# [DIRECTION]
Add -79 to every distance and depth measurement given in the answers, covering only the stretch of records from the line containing "As depicted in" through the line containing "2.97 meters". Write out all of those lines again, requests included, with the adjusted figures.

# [PROVIDED RECORDS]
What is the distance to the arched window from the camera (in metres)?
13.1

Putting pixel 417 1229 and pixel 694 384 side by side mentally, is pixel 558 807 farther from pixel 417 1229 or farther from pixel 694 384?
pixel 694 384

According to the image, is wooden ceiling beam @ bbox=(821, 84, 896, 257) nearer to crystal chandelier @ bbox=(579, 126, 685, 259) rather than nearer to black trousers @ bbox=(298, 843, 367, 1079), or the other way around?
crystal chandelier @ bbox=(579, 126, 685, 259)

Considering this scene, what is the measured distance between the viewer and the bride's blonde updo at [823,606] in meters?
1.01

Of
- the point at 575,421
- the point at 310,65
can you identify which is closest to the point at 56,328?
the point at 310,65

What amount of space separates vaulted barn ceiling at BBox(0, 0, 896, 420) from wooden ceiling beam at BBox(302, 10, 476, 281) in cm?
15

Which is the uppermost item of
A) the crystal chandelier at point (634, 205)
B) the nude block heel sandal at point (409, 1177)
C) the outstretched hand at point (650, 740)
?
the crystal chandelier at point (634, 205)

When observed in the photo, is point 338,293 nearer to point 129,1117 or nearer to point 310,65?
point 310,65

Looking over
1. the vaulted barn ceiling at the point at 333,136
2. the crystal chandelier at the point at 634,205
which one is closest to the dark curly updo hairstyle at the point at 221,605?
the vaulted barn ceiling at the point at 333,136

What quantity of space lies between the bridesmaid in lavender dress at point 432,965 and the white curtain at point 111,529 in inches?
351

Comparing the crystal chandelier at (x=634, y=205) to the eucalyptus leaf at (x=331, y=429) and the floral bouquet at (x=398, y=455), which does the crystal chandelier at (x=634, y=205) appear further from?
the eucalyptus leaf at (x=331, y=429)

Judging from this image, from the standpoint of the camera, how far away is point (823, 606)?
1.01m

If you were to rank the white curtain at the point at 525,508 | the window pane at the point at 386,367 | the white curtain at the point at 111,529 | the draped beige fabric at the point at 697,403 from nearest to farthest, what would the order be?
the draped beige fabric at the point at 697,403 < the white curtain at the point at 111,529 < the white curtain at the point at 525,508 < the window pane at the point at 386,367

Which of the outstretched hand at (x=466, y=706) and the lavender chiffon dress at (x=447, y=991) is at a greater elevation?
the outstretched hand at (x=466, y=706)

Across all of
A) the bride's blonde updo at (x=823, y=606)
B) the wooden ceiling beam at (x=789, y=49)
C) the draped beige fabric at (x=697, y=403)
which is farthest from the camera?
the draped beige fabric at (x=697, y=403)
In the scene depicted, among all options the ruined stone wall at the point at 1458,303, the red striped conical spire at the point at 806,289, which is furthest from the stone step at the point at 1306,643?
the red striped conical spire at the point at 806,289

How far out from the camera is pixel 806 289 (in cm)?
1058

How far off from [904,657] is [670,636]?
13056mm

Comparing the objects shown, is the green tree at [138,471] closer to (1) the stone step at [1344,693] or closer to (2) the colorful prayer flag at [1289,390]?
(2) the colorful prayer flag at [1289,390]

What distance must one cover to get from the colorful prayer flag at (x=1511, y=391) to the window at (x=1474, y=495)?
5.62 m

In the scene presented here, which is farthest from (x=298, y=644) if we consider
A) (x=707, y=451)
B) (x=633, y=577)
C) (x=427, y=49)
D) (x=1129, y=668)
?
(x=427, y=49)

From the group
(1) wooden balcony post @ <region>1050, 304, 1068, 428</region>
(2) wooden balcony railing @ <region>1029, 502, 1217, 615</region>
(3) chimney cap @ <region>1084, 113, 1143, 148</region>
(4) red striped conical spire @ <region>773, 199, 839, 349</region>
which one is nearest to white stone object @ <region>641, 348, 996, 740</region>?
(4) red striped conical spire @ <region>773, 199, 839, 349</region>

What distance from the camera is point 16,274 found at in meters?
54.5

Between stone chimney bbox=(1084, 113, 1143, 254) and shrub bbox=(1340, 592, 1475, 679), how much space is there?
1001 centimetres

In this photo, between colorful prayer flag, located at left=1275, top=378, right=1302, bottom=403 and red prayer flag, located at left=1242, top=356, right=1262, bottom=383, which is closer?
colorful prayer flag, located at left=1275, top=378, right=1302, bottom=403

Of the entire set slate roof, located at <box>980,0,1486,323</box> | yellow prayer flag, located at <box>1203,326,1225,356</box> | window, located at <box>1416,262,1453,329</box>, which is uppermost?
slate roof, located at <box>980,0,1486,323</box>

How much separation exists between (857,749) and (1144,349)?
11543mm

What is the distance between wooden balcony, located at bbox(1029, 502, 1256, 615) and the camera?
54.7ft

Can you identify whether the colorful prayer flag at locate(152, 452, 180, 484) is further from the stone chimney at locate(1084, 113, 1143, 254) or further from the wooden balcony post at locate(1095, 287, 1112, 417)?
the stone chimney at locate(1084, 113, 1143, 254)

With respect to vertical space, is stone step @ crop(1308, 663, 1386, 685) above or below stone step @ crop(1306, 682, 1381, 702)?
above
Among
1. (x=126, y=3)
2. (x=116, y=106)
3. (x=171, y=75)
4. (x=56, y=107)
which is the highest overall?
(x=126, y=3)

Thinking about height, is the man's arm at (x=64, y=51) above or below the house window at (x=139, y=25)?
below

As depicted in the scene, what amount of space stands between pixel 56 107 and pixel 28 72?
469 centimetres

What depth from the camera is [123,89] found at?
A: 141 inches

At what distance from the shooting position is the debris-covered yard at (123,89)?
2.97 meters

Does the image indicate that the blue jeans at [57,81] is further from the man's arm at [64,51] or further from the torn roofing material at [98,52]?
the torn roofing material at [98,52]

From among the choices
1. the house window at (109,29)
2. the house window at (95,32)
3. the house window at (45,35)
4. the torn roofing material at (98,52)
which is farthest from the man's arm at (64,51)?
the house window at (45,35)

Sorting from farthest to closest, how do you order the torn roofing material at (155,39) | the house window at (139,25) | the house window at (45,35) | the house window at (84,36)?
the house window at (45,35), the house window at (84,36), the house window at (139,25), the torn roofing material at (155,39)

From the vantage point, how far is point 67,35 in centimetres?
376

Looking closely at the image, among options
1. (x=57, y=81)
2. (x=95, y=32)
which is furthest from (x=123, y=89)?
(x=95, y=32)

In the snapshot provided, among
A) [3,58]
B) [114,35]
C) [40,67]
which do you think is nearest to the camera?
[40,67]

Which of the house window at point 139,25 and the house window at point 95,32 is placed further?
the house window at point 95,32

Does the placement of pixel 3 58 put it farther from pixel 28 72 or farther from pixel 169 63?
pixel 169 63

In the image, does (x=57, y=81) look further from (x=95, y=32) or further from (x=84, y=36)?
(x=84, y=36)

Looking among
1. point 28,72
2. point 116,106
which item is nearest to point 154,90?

# [ANSWER]
As depicted in the scene, what amount of space stands between pixel 56 107 and pixel 28 72?
390 centimetres

What depth from the camera is [123,89] found at?
A: 62 inches

At what distance from the shooting position is the debris-covered yard at (123,89)?
-76.03 meters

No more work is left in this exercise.